Esta tarefa não é para poucos e nem mesmo para um setor ou atividade profissional específica. É uma tarefa para a sociedade que deverá enfrentar o dilema de reconhecer a importância de ferramentas inovadoras, mas saber da necessidade de combater o papel colonizador destes instrumentos (colonialismo de dados como nos ensina Sergio Amadeu) e o risco de tê-los como inimigos, na medida em que são utilizados sem um controle social adequado.
Poderia alguém argumentar que as ferramentas do capital não podem ser controladas. O capital é feroz inimigo das iniciativas que o cerceiam ou impedem; que todos os esforços do capital são para produzir e reproduzir o valor e permitir que o circuito da mercadoria se feche. Mas as lutas de quem quer outro mundo (possível) estão, exatamente, nas contradições, nas brechas, dado que o capital não ocupa a totalidade das possibilidades da existência (apesar de todos os esforços).
É preciso construir atores sociais (coletivos) que possam enfrentar o ataque a que estamos submetidos. É preciso conhecer a tramas do capital na construção e uso das ferramentas de inteligência artificial; necessário perceber a dimensão planetária do problema social que se vive; reconhecer nosso desconhecimento e produzir a desnaturalização do processo.

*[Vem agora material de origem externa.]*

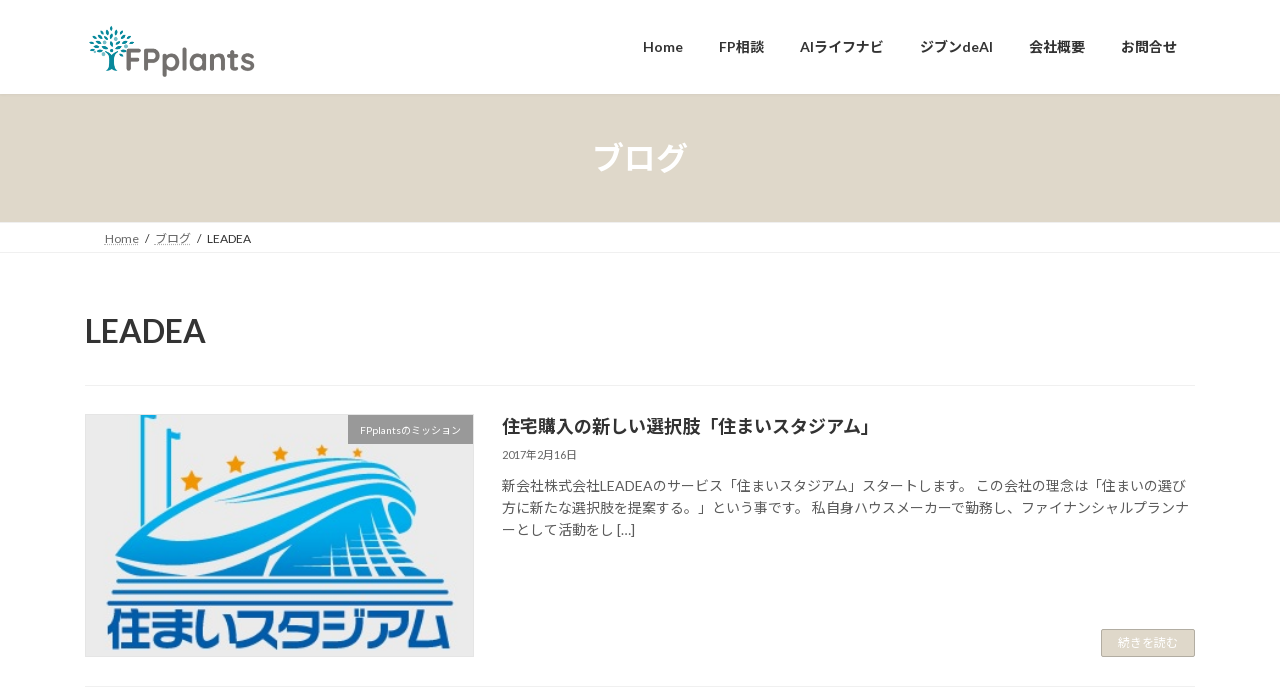

--- FILE ---
content_type: text/css
request_url: https://fpplants.jp/wp_fpplants_gp/wp-content/themes/lightning-child/style.css?ver=15.33.0
body_size: 1199
content:
/*
Theme Name:Lightning Child
Theme URI:https://fpplants.jp/
Template:lightning
Description: FPplants Lightning用カスタマイズ Style.css
Author:Y.Nemoto
*/

/* 2022.07.18 Y.Nemoto トップページロゴの領域の調整 */
h1.site-header-logo {
	max-height: 78px;
	max-width: 201px;
}

/* トップページスライダー内の「お申込みはこちらから」の背景色変更(ホバー時と同じにする) */
div.mini-content-container-1 .btn.btn-ghost{
	border-color:var(--vk-color-primary);
	background-color:var(--vk-color-primary);
}
div.mini-content-container-2 .btn.btn-ghost{
	border-color:var(--vk-color-primary);
	background-color:var(--vk-color-primary);
}
div.mini-content-container-3 .btn.btn-ghost{
	border-color:var(--vk-color-primary);
	background-color:var(--vk-color-primary);
}

/* サイト下部のCopyRightの非表示化 */
.site-footer-copyright p:nth-child(2) {
    display:none;
}

/* メニュー文字を黒字に変更 */
li.menu-item-object-page a {
	color: var(--vk-color-text-body)!important;
	font-weight: bold!important;
}

/* 固定ページのタイトルを黒字に変更 */
h1.page-header-title {
	color: var(--vk-color-text-body);
}
/* Datepickerのサイズ
   -相談予約の希望日 
*/
.ui-datepicker {
	width: 19em!important;
}

/* 2022.07.20 Y.Nemoto 相談予約の装飾 */
/*Form*/
div.bk_form {
	border-collapse: collapse;
}
/*タイトル部分*/
table.bk_form th {
	background-color: #dfd8ca;
	border-left: 3px solid #dfd8ca;
	border-bottom: 5px solid #fff;
	padding: 10px;
	text-align : left;
	width: 20%;
}
/*入力部分*/
table.bk_form td {
	border-bottom: 2px dotted #dfd8ca;
	overflow-wrap :break-word;
	word-wrap: break-word;
}
/* 郵便番号の幅 */
table.bk_form td input[name="zip"] {
	width: 4em;
}
table.bk_form td input[name="zip1"] {
	width: 4.5em;
}
/* 確認画面へ ボタン */
input.bk_button {
	background: #dfd8ca;
	color: #000000;
}
/*戻る ボタン(デザイン) */
button.bk_button {
	font-size: 1rem;
	border:1px solid var(--vk-color-primary-dark);
	background-color:var(--vk-color-primary);
	color:#000000;
	padding: 0.5em 2em;
	border-radius: var(--vk-size-radius);
}
/*戻る ボタン(ホバー) */
button.bk_button:hover {
	color:#fff;
	cursor: pointer;
	background-color:var(--vk-color-primary-dark);
}

/* 2022.07.25 Y.Nemoto お問い合わせの装飾 */
/*Form*/
div.iq_form {
	border-collapse: collapse;
}
/*タイトル部分*/
table.iq_form th {
	background-color: #dfd8ca;
	border-left: 3px solid #dfd8ca;
	border-bottom: 5px solid #fff;
	padding: 10px;
	text-align : left;
	width: 20%;
}
/*入力部分*/
table.iq_form td {
	border-bottom: 2px dotted #dfd8ca;
	overflow-wrap :break-word;
	word-wrap: break-word;
}
/* 郵便番号の幅 */
table.iq_form td input[name="zip"] {
	width: 4em;
}
table.iq_form td input[name="zip1"] {
	width: 4.5em;
}
/* 確認画面へ ボタン */
input.iq_button {
	background: #dfd8ca;
	color: #000000;
}
/*戻る ボタン(デザイン) */
button.iq_button {
	font-size: 1rem;
	border:1px solid var(--vk-color-primary-dark);
	background-color:var(--vk-color-primary);
	color:#000000;
	padding: 0.5em 2em;
	border-radius: var(--vk-size-radius);
}
/*戻る ボタン(ホバー) */
button.iq_button:hover {
	color:#fff;
	cursor: pointer;
	background-color:var(--vk-color-primary-dark);
}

As ferramentas que os humanos construíram precisam ser objeto de aprendizado. Ensinamos nossos filhos a ler um livro, a manusear uma tesoura, a usar os lápis de cor, a colar, a vestir, a utilizar adequadamente os talheres, mas temos deixado isentas as ferramentas da comunicação. A escola chega mesmo a proibi-las, ao invés de desvendá-las. Tudo se dá como se não houvesse riscos no uso destes instrumentos; como se não fossem produzidos com intenção.
A contribuição da Psicologia é continuamente referida nas explicações sobre a organização de algoritmos, na identificação de resultados a serem obtidos, no apontamento de fazeres humanos que deverão sofrer interferência. É unânime entre os atores que debatem inteligência artificial o reconhecimento de que a Psicologia tenha um papel preponderante no tema. Os objetos de atenção da Psicologia são o alvo principal de ferramentas como os algoritmos. A começar pela atenção das pessoas, as formas de capturá-la e retê-la, para depois vender a quem possa pagar, chega à captura de sinais emocionais ou à tentativa de produzir novas emoções que sejam base para ações concretas das pessoas alvo dessas ferramentas, seja para realizar uma compra, seja para votar.

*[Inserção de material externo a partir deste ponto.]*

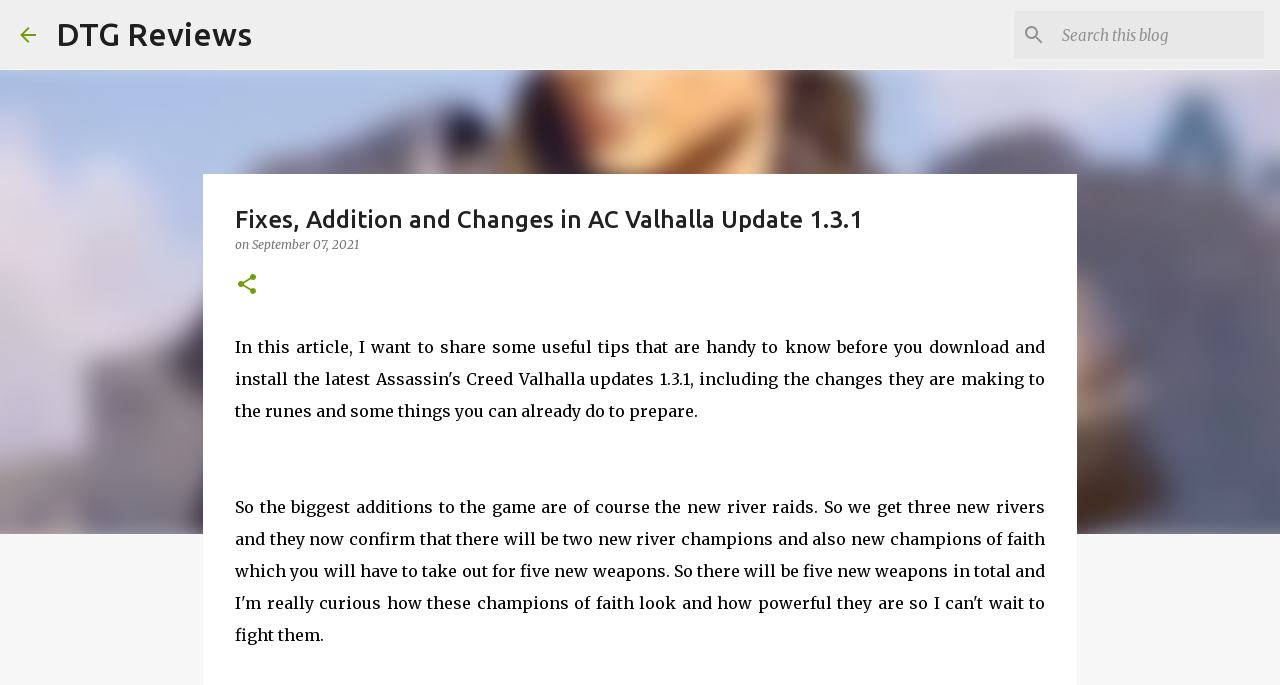

--- FILE ---
content_type: text/html; charset=utf-8
request_url: https://www.google.com/recaptcha/api2/aframe
body_size: 267
content:
<!DOCTYPE HTML><html><head><meta http-equiv="content-type" content="text/html; charset=UTF-8"></head><body><script nonce="ZIZSQe3j8AWZcjaZoubVIg">/** Anti-fraud and anti-abuse applications only. See google.com/recaptcha */ try{var clients={'sodar':'https://pagead2.googlesyndication.com/pagead/sodar?'};window.addEventListener("message",function(a){try{if(a.source===window.parent){var b=JSON.parse(a.data);var c=clients[b['id']];if(c){var d=document.createElement('img');d.src=c+b['params']+'&rc='+(localStorage.getItem("rc::a")?sessionStorage.getItem("rc::b"):"");window.document.body.appendChild(d);sessionStorage.setItem("rc::e",parseInt(sessionStorage.getItem("rc::e")||0)+1);localStorage.setItem("rc::h",'1768733776398');}}}catch(b){}});window.parent.postMessage("_grecaptcha_ready", "*");}catch(b){}</script></body></html>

Resta ainda verificar qual tipo de iniciativa o compromisso ético político da profissão deva realizar quando os impactos sociais produzidos por ela sejam deletérios.
Para nós, no Instituto Silvia Lane (http://www.compromissosocial.org.br/), este é o problema de maior urgência a ser enfrentado no Brasil e em todo o planeta. Mesmo reconhecendo que o combate à desigualdade social seja e deva ser o eixo estratégico da atuação de qualquer organização que se pretenda democrática, compreendemos o inadiável de enfrentar a ameaça inerente à manipulação das subjetividades.
A Psicologia deve providenciar respostas para essa situação. Toda a Psicologia está sendo posta, direta ou indiretamente, a serviço da manipulação de subjetividades. O que falta para a Psicologia reconhecer a importância deste assunto e a necessidade de produzir saberes críticos capazes de se constituírem como resistência? Não se pode aceitar o silêncio ou a postergação frente ao ataque identificado. Estamos sob ataque, mas também estamos em alerta!